Fresh details have come to light in the Google vs. Viacom lawsuit, the biggest lawsuit ever filed — one billion dollars. That's a lot of zeroes. The court filings were unsealed late last week, and reveal some tales of nefariousness on both sides.
YouTube founder Chad Hurley's supposed "lost emails" from the case's most crucial time in 2006 turned up on another employees computer. Among things that were said by Chad Hurley, Steve Chen or Jawed Karim: "80 percent of user traffic depended on pirated videos," and "We’re going to have a tough time defending the fact that we’re not liable for the copyrighted material on the site because we didn’t put it up when one of the co-founders is blatantly stealing content from other sites and trying to get everyone to see it."
Viacom on the other hand, had their own tricks: at the same time that they were crying over their content like The Daily Show and The Colbert Report being available "illegally" on YouTube, they were sending Viacom employees to offsite locations like Kinko's to upload copies of the shows to YouTube. The desired effect: get a viral awareness of Viacom's shows that only YouTube could provide, while at the same time suing YouTube for copyright infringement.
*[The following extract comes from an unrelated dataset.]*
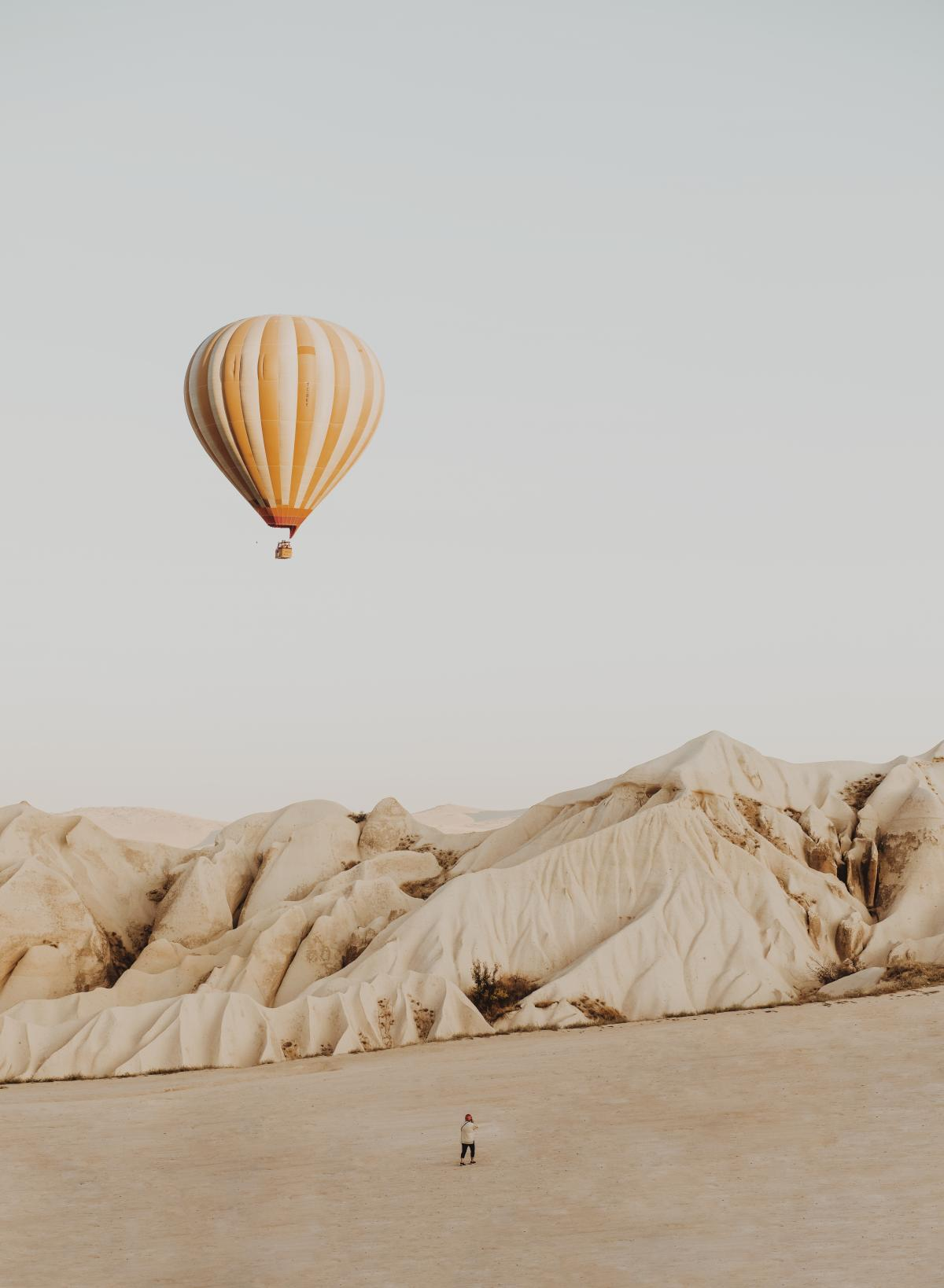 Person Standing on Desert Front of Hot Air Balloon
This will bring the Digital Millenium Copyright Act thing to full boil as they decide how and when copyrighted media gets played and paid for on the web.
One thing's for sure ... both Congress and the Supreme Court seem to not want to get involved until they have to.
On one side, you've got Google's YouTube, playing the videos, raising the profile of all the bands and TV shows involved while playing other people's media. On the other side, you've got Sumner Redstone and the Viacom part of his empire, as well as ownership of a lot of those videos. The cage match begins.
Questions that come to mind: what about all of the individual web sites and blogs that embedded YouTube videos in their site? Are they liable for copyright infringement or royalties, or is that YouTube's bad? Also, who's responsible on the YouTube side, the uploader or YouTube? That sounds like the P2P thing all over again, when both the P2P peeps and the uploaders were both pursued by the copyright holders from the RIAA. Plus, now there's a legal precedent, or at least a practiced negotiation history to look back at in this time around.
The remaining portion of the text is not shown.